We have developers working with data shared on a local network, and I’d like to understand whether/how dvc could integrate with this pipeline. I think I’m asking whether its possible (or even makes sense) to have a single, shared cache – kinda like the dvc cloud workflow you describe but without push/pull. The code just reads/writes data outside the git repo.
Another reason I’d like to leave data outside the repo is because many projects have the same (large) dataset as a dependency.
Is the answer hardlinks? Worried 'cause there’s already a lot of linking going on … (Duh. Not across filesystems!)
To be clear, this looks like an awesome tool that I’d like to adapt to if possible.
Great questions, thank you! It totally makes sense, and we are working(https://github.com/dataversioncontrol/dvc/issues/706, https://github.com/dataversioncontrol/dvc/issues/705) on supporting external dependencies/outputs right now(including s3/gcp/sftp/hdfs support, as well as local files outside of repo).

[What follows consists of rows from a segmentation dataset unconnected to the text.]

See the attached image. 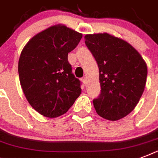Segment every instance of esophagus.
I'll return each mask as SVG.
<instances>
[{"mask_svg":"<svg viewBox=\"0 0 158 158\" xmlns=\"http://www.w3.org/2000/svg\"><path fill=\"white\" fill-rule=\"evenodd\" d=\"M81 80H82V82H83V84H84V85H86V84H87V79H86V78H84H84H82Z\"/></svg>","mask_w":158,"mask_h":158,"instance_id":"esophagus-1","label":"esophagus"}]
</instances>
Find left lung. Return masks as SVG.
Instances as JSON below:
<instances>
[{
    "mask_svg": "<svg viewBox=\"0 0 158 158\" xmlns=\"http://www.w3.org/2000/svg\"><path fill=\"white\" fill-rule=\"evenodd\" d=\"M85 44L99 69L101 94L94 99L100 116L117 120L132 111L147 80V64L127 42L108 33L87 34Z\"/></svg>",
    "mask_w": 158,
    "mask_h": 158,
    "instance_id": "1",
    "label": "left lung"
}]
</instances>
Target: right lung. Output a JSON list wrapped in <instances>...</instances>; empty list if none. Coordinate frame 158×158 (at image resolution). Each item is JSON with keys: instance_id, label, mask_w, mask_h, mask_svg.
<instances>
[{"instance_id": "obj_1", "label": "right lung", "mask_w": 158, "mask_h": 158, "mask_svg": "<svg viewBox=\"0 0 158 158\" xmlns=\"http://www.w3.org/2000/svg\"><path fill=\"white\" fill-rule=\"evenodd\" d=\"M81 38V33L58 24L31 38L21 52L18 69L23 94L46 117L67 112L81 94V83L68 61V53Z\"/></svg>"}]
</instances>
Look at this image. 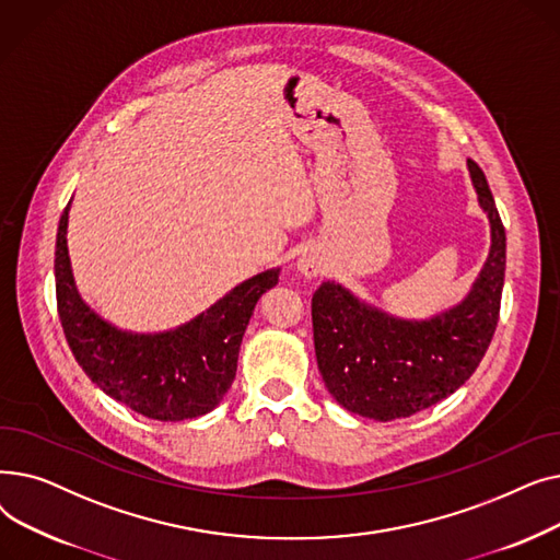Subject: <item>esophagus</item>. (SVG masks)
<instances>
[{
  "instance_id": "esophagus-1",
  "label": "esophagus",
  "mask_w": 560,
  "mask_h": 560,
  "mask_svg": "<svg viewBox=\"0 0 560 560\" xmlns=\"http://www.w3.org/2000/svg\"><path fill=\"white\" fill-rule=\"evenodd\" d=\"M298 270L304 275V277H317L322 275V270H325V258H322V254L317 249H308L300 256L298 260Z\"/></svg>"
}]
</instances>
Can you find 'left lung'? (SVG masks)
<instances>
[{
	"instance_id": "1",
	"label": "left lung",
	"mask_w": 560,
	"mask_h": 560,
	"mask_svg": "<svg viewBox=\"0 0 560 560\" xmlns=\"http://www.w3.org/2000/svg\"><path fill=\"white\" fill-rule=\"evenodd\" d=\"M492 245L467 300L429 322L395 319L361 304L338 283L311 302L315 357L325 386L351 413L388 422L456 393L479 368L497 329L506 270V231L483 170L467 161Z\"/></svg>"
}]
</instances>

The support for those is scheduled for 0.9.8(we have 0.9.7 scheduled for this week, so 0.9.8 should be ready around early June).
You are totally correct about hardlinks, however, in your particular scenario outputs lay outside of your repo, so if the desired cache dir can be placed in the same fs that your outputs are placed, dvc could utilize the most efficient way(i.e. reflink/hardlink/symlink/copy) in the future. Just note that this is not implemented yet, so we still need to figure out particular details.
Cool! Thanks for the info and links. Looking forward to the next couple releases.
For the record:
Shared cache setup: https://dvc.org/doc/use-cases/shared-development-server
- check other related question here, especially related to setting up NAS storage.